By Tom Morphet
Only a few hundred feet from the student union where the Michigan State University shooter killed his third victim, a college student from Haines huddled in a darkened classroom with nine others for four hours, listening to a police scanner and texting loved ones to send prayers.
“The union is very close to the music building and to (my dorm),” Mark Davis, a 20-year-old sophomore, told the CVN Tuesday. “We were very worried at that point.”
Davis was rehearsing with seven other jazz trumpeters in the university’s music building around 8:30 p.m. local time when they heard sirens. One of the students with a police-scanner app on his phone learned a shooter was roaming the campus and that a person was shot at the union.
After initially hunkering down, the eight found their way to a nearby classroom with a locking door, where – joined by two other students in the building – they piled up electric pianos as a barricade, turned off the lights and lowered window shades.
The university sent out a message to students and faculty, advising them to “run, hide, or fight.” The nine men and one woman decided to stay put and started looking at how they might fashion usable weapons from music stands. “We couldn’t play music or do anything loud. All we had to do was look at our phones.”
Soon the students were following the story playing out around them on national newscasts and social media.
But a half-dozen rumors also arrived by phone and text. Someone said there were two or three shooters at different locations around campus. Someone said vans were unloading bombs at loading docks. Someone said shooters were pulling fire alarms – or posing as police – to lure students out of hiding.
“Everyone was on lockdown and everyone was on their phones.
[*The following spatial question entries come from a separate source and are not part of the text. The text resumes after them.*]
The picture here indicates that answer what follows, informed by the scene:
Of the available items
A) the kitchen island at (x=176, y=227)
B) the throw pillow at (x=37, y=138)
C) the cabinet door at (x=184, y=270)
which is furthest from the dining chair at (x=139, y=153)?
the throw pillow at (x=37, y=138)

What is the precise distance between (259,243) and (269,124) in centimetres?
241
That’s what led to the rumors,” Davis said. “Someone would hear a noise and start screaming… There were a lot of false reports that made it more complicated than it needed to be, but which were very understandable,” Davis said. “It was crazy, for sure.”
Because of the rumors, “we weren’t going to open that door for anybody,” Davis said.
Around 12:30 p.m., a university official went on YouTube to announce that the threat was over. (The gunman was found dead a distance from the campus.)
“It was a long time to not eat, drink or go to the bathroom. One guy had a water bottle and used that to go to the bathroom,” Davis said.
During those long four hours, Davis said his worries were tempered by the fact that he was with friends, people he trusted to be safe. He’d also received texts from family members in Haines and other friends that they were praying for him.
“I was really glad to hear the prayers and concern from people in Haines, everyone wanting the best,” he said.
Davis said he believes he knows one of the five students critically injured in the shootings, a junior named Troy who sings with him in a practice choir. Davis also frequents the student union to study and buy snacks.
The killings have brought home to him the danger of mass shootings, he said. “Walking around campus I don’t feel any more danger than I was feeling before, but this opens my eyes to how real this kind of danger can be. It’s definitely shocking for everybody here.”
MSU is located about three miles from downtown Lansing, a city of 110,000 that’s not always safe. The university routinely sends students alerts about crime in the area, Davis said. His dorm and the union sit on the border of the campus, directly adjacent to the city.
“People tell us to be cautious. They tell us to walk at night with other people. There’s crime but there’s been nothing like this before,” Davis said.
Davis’ mother, Holly Davis, said this week she wasn’t distraught during the four-hour ordeal. “I guess I thought Mark would be alright.” She mentioned her confidence in her son’s judgment as well as a prayer chain in Haines that launched quickly after news of the shooter broke.
“It’s been overwhelming all the love and concern that’s been coming in,” including offers from Haines-connected friends who live near MSU to take in her son for a few days, she said.
In the meantime, classes have been canceled until Monday and music students can’t get to instruments that are in locked buildings. A concert where Mark Davis was scheduled to play a solo Thursday won’t happen and he’ll miss a deadline for sending a recording of his music to a summer music festival.
“Hopefully, the music festivals will understand I can’t get in to record right now,” he said this week.